The government has announced a number of changes to the national minimum wage (NMW) regulations in a bid to tackle criticisms previously levied at the rules.
Employers offering salary sacrifice and deductions schemes will no longer be subject to financial penalties if the scheme takes pay below the applicable NMW rate. This will include benefit schemes where staff buy products from their employer and pay for them via salary deductions. However, the waiver will be subject to strict criteria – including that the worker has consented to the deduction or reduction in salary. Deductions for uniform and other items connected with the worker’s employment are not included. Employers will still be required to pay arrears if such a scheme takes the worker’s pay below the NMW rate.
Salaried hours workers
The government is also changing the NMW regulations to widen the range of pay arrangements covered by the “salaried hours workers” category. Salaried hours workers are those who receive an annual salary in equal instalments for a set number of contracted hours. Under the changes, workers who are paid hourly or per day, and consequently often have different pay cheques every month (such as those in the retail industry), can be classified as salaried workers. The changes aim to provide more flexibility in how salaried workers are paid, without reducing protections for workers. Businesses employing workers on “salaries” are therefore less likely to be caught out by NMW legislation due to the variation in hours from one month to the next.
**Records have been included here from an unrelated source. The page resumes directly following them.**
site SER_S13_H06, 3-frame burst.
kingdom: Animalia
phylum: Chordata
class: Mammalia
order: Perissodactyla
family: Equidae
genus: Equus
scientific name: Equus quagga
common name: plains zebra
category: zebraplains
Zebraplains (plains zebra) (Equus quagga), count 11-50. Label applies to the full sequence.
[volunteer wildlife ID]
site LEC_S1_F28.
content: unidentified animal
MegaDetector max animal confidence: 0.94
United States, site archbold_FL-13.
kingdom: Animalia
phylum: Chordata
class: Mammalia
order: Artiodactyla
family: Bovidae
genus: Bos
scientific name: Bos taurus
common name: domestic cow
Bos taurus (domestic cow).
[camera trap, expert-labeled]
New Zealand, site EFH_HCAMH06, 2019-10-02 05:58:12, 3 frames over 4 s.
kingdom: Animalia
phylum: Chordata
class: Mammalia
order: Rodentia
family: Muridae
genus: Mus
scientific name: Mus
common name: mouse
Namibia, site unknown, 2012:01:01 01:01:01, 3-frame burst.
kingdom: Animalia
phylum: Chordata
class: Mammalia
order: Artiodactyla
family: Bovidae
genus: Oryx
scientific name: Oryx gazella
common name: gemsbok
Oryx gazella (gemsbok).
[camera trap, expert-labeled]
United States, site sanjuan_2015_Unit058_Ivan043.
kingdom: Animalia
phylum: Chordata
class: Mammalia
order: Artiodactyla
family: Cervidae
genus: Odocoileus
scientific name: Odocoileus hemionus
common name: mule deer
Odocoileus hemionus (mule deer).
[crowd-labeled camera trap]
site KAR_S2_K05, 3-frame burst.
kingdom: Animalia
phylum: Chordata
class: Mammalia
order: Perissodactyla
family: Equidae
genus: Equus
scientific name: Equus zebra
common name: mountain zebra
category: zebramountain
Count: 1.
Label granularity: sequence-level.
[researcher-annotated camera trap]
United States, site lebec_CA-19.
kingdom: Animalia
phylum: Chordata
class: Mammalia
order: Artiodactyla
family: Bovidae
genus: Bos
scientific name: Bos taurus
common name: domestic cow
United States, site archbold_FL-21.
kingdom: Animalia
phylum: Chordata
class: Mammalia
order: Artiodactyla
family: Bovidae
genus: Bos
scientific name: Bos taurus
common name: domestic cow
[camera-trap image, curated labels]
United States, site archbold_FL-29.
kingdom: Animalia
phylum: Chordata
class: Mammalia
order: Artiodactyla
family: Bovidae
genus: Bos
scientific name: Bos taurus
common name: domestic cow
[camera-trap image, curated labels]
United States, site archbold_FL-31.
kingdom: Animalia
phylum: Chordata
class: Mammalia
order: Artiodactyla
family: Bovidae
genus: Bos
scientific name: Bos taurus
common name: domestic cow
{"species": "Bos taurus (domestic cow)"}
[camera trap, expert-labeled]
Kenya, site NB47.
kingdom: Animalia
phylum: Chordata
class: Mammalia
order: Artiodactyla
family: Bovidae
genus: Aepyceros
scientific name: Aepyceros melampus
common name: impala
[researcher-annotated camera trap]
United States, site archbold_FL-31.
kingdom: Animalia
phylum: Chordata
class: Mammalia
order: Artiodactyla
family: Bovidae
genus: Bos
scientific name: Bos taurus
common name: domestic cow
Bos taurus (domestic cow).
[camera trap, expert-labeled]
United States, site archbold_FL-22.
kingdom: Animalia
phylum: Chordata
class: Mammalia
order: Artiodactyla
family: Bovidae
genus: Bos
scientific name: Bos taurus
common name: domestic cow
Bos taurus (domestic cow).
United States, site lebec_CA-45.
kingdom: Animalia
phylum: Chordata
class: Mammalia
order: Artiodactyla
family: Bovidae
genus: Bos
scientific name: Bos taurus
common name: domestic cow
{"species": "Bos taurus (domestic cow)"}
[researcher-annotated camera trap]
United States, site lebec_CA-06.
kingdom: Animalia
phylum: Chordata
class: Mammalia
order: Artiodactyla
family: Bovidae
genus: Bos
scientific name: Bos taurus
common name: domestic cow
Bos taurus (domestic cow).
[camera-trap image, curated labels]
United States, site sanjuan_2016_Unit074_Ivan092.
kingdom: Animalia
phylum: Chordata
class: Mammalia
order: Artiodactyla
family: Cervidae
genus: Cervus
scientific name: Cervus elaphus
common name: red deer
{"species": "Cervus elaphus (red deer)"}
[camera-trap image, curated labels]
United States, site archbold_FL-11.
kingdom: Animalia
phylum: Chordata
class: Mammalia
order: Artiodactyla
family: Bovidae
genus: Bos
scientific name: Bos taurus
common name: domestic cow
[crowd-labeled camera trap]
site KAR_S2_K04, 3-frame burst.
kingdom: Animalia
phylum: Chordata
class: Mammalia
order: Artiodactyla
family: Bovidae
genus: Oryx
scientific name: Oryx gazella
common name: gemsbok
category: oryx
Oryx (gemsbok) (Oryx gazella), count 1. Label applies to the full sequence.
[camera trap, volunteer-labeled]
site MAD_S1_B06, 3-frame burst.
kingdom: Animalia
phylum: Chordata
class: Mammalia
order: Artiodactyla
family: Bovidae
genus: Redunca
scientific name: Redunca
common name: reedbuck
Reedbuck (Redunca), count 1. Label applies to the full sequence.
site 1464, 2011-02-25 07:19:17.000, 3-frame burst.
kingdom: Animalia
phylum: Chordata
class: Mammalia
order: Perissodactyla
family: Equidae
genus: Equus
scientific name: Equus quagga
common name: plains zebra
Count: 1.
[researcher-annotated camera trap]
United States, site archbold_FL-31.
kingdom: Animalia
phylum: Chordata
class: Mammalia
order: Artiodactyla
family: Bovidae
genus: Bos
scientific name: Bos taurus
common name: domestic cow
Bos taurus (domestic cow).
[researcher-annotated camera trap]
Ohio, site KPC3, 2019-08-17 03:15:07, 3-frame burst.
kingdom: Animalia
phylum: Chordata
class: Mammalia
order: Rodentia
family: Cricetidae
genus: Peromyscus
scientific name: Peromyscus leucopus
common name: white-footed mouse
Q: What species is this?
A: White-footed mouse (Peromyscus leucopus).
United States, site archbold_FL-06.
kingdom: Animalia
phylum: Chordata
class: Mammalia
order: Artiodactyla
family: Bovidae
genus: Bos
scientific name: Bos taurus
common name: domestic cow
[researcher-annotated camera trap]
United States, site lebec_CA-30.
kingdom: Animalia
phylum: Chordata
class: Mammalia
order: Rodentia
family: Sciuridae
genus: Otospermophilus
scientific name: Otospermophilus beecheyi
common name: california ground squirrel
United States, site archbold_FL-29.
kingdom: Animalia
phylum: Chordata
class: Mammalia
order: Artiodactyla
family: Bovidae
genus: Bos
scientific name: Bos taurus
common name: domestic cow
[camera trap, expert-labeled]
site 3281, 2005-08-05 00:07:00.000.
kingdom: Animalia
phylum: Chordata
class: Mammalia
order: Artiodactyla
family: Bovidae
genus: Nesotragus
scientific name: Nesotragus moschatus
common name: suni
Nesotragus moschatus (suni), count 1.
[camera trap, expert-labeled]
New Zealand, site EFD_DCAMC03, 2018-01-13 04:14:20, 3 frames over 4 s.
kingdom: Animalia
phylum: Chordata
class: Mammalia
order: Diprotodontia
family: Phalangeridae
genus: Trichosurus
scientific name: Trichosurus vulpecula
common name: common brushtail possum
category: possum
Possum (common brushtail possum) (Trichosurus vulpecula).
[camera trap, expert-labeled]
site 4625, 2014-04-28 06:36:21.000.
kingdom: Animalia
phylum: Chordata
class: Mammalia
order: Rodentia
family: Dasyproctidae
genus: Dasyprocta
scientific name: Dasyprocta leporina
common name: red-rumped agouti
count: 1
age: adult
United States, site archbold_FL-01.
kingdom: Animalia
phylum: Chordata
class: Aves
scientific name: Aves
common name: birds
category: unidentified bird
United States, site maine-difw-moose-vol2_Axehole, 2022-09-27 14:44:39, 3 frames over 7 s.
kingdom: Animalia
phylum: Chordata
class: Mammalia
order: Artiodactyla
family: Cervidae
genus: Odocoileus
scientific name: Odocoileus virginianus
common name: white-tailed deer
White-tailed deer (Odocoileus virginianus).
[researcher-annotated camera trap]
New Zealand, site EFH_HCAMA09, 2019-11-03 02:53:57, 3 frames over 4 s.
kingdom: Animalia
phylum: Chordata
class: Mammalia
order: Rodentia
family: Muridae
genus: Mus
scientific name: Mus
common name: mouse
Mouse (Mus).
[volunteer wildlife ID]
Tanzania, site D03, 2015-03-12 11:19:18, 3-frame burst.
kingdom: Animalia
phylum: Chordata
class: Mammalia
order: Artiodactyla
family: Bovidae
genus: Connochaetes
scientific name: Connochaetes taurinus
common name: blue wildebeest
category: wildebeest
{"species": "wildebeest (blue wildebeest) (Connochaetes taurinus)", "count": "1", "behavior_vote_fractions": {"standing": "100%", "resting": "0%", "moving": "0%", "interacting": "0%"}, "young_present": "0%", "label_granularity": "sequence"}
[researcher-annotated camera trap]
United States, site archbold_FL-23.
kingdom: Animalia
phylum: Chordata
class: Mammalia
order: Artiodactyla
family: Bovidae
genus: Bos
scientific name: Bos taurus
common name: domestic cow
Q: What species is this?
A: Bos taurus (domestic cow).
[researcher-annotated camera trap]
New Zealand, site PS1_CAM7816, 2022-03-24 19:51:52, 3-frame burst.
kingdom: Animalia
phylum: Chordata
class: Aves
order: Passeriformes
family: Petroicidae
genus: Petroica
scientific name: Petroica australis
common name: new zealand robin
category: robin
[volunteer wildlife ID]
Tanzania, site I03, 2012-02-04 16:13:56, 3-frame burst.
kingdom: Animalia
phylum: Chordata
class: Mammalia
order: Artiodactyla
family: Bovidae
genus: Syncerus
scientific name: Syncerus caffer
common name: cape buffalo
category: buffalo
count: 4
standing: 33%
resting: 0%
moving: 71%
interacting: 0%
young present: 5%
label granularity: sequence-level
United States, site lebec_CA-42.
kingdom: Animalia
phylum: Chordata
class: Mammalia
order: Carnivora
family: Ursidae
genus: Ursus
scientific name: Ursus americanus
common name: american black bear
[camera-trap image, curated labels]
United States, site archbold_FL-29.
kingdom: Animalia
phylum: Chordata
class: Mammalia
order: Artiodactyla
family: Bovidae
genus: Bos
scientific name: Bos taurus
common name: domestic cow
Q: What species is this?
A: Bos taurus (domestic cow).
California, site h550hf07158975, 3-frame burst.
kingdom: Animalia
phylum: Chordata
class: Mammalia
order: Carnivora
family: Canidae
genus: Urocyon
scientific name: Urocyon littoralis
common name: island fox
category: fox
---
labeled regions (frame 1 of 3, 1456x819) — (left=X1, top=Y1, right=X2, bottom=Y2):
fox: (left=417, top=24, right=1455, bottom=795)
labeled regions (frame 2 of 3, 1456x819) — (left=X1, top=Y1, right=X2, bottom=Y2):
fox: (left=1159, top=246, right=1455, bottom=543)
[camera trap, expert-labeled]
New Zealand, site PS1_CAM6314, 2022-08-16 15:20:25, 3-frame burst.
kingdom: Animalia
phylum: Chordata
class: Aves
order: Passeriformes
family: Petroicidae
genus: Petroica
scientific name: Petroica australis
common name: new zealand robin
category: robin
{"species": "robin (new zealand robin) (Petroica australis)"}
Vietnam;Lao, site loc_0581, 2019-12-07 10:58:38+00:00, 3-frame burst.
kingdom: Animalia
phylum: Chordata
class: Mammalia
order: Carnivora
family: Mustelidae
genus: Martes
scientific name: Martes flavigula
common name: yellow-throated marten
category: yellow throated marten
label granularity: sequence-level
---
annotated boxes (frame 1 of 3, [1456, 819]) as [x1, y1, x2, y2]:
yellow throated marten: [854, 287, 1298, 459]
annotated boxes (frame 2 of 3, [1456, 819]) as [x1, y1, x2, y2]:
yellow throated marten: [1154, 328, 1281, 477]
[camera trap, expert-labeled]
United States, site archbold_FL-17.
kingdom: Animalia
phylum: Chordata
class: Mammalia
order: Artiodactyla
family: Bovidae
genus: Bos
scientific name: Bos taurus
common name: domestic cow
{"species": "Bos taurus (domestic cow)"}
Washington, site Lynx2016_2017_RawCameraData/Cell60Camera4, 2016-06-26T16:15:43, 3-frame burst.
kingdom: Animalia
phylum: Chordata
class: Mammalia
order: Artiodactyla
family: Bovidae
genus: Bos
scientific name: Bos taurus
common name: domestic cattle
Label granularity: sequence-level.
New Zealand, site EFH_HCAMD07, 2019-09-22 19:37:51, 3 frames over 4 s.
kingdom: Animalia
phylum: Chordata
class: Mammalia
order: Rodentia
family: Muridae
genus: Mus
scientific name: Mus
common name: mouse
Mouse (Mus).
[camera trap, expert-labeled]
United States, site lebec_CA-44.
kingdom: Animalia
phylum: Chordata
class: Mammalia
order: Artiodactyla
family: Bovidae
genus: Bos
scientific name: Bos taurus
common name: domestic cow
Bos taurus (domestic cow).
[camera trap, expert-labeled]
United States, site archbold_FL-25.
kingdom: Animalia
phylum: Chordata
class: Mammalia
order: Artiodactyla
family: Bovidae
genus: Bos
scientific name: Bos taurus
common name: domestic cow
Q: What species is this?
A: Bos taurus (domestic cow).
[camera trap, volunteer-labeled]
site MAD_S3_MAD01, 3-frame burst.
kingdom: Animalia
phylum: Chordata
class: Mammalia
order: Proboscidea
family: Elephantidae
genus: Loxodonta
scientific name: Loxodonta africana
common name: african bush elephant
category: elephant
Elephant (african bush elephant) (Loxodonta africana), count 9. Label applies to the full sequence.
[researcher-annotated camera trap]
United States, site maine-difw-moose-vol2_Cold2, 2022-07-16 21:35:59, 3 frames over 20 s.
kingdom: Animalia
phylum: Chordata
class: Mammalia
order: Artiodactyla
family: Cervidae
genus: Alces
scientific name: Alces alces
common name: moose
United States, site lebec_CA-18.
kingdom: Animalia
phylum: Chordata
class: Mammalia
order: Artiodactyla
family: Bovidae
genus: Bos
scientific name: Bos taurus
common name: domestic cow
However, care will still be necessary to ensure compliance.
Name and shame scheme
The government has also decided to resume the naming of employers who fail to pay their workers NMW or National Living Wage. The scheme, which was suspended in 2019, will now only apply to those employers who owe more than £500 in NMW payments. Previously, the threshold was just £100.
These changes are expected to come into force on 6 April 2020, subject to the usual Parliamentary approvals.